And the battle over the Shoreline Master Program (SMP)updates along with Critical Areas Ordinances in Watcom and Jefferson counties pit poor rural county protections against development (and job) needs. Think it's a side battle? The main players helping the anti SMP & CAO forces are thinly disguised fronts for the Hudson Institute, and other libertarian think tanks. They know that this is the first wave of updated regulation to protect the environment in many years, and they have a series of tactics, which include sitting on the sidelines allowing the process to take it's two to three years to get to a draft state, then pull out all the local anti environmental forces to protest the "lack of input from all the constituents". I'm seeing it up close and personal in Jefferson County, but we aren't the only ones. Excellent article and keep up the good work of telling it like it is.

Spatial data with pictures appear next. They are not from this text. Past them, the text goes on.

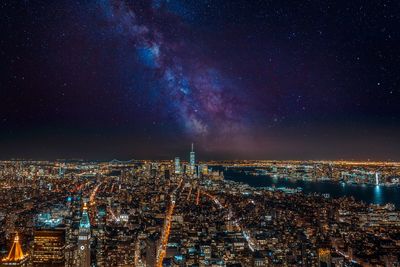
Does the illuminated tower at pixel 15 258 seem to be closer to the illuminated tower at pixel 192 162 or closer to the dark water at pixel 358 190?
the dark water at pixel 358 190

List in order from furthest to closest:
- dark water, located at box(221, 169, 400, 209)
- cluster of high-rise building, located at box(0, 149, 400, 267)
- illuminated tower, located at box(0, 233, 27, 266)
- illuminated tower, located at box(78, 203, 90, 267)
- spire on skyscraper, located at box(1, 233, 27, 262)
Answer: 1. dark water, located at box(221, 169, 400, 209)
2. cluster of high-rise building, located at box(0, 149, 400, 267)
3. illuminated tower, located at box(78, 203, 90, 267)
4. spire on skyscraper, located at box(1, 233, 27, 262)
5. illuminated tower, located at box(0, 233, 27, 266)

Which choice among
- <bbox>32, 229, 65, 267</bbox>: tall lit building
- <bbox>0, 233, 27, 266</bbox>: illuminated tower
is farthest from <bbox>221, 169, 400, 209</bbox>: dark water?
<bbox>0, 233, 27, 266</bbox>: illuminated tower

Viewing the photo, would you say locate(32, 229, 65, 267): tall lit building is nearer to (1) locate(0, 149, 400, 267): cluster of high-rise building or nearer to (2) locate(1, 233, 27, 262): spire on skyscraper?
(1) locate(0, 149, 400, 267): cluster of high-rise building

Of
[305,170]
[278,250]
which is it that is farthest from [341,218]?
[305,170]

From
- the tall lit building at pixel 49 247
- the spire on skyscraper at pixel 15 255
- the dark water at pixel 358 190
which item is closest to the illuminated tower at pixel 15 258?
the spire on skyscraper at pixel 15 255

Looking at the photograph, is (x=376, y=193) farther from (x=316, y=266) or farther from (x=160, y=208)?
(x=316, y=266)
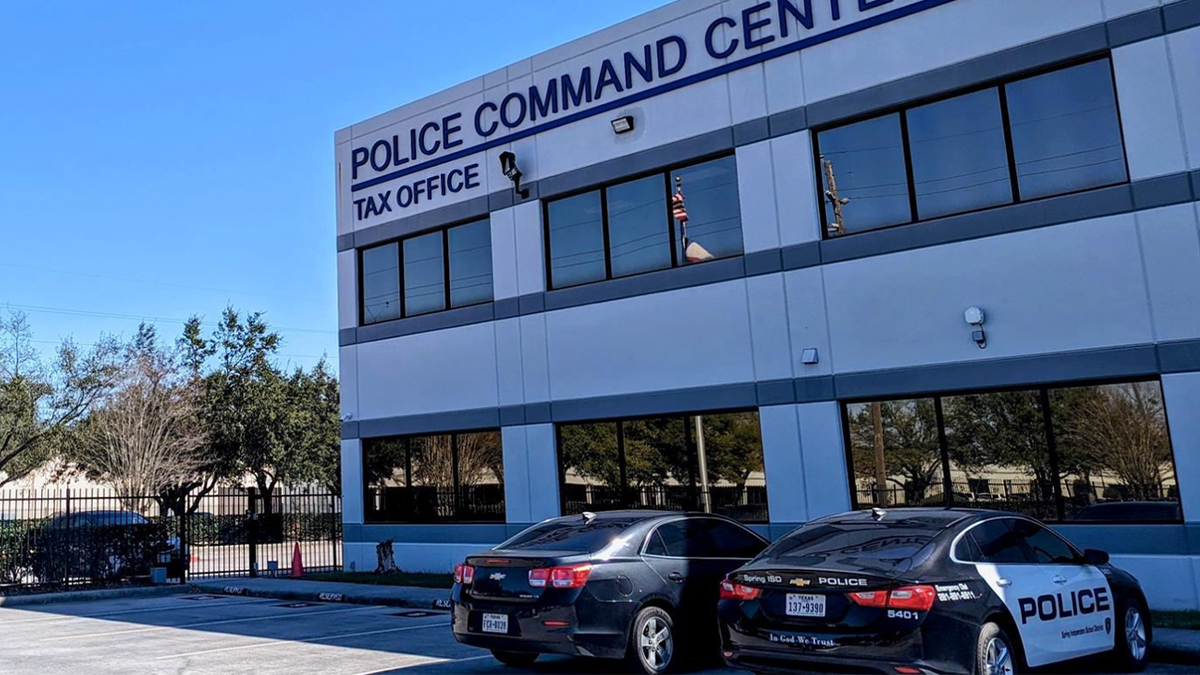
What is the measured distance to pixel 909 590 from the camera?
7.45m

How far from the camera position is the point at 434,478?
66.8 ft

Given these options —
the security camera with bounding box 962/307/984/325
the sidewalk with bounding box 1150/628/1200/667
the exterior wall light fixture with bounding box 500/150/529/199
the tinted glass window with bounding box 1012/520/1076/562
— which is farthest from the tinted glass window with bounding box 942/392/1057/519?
the exterior wall light fixture with bounding box 500/150/529/199

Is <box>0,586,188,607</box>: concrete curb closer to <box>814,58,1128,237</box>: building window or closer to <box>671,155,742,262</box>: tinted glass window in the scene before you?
<box>671,155,742,262</box>: tinted glass window

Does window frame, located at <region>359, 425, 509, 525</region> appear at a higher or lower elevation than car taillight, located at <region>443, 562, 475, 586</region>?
higher

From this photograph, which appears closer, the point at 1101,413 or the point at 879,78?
the point at 1101,413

Posted Thu, Apr 16, 5:10 p.m. Inappropriate

Here's a comment sent to the editor from Dan O'Neal:

Doug: You have really nailed the problem. The local decision makers
are the people in the trenches who have to make the tough decisions at the critical point. Local incentives are not well aligned with regional objectives the public generally supports.

All politics are local and most of the important land use decisions are too. --Dan O'Neal

Posted Thu, Apr 16, 5:17 p.m. Inappropriate

As I've shown here in Crosscut and elsewhere, people have failed to concentrate to the degree that planners hoped, simply because they don't want to be crammed into apartment buildings! Closing the "loophole" of planned unit developments will not change this. People will still exercise their preferences and move even farther away to get the housing they want. Falcon Ridge may not be an acceptable community under the GMA (that will be up to board evaluation, but the GMA wisely recognized that efficient free-standing communities (new places on the landscape)would probably be a necessary component of accommodating future population. Evaluating proposed projects in a true cost-benefit framework (including environmental) would be preferable to the rigid urban growth boundaries that induce land and housing price inflation and leapfrog development.

Posted Thu, Apr 16, 11:41 p.m. Inappropriate

What stuck me while reading Doug's fascinating piece and then Richard's comment is how unresponsive "progressives" have become to basic human needs. "Let them eat cake" is no less stupidly haughty today-- people who "can't afford cake do what they have to do, in Marie's day it was off with their heads. Here, it's merely drive until the price is right.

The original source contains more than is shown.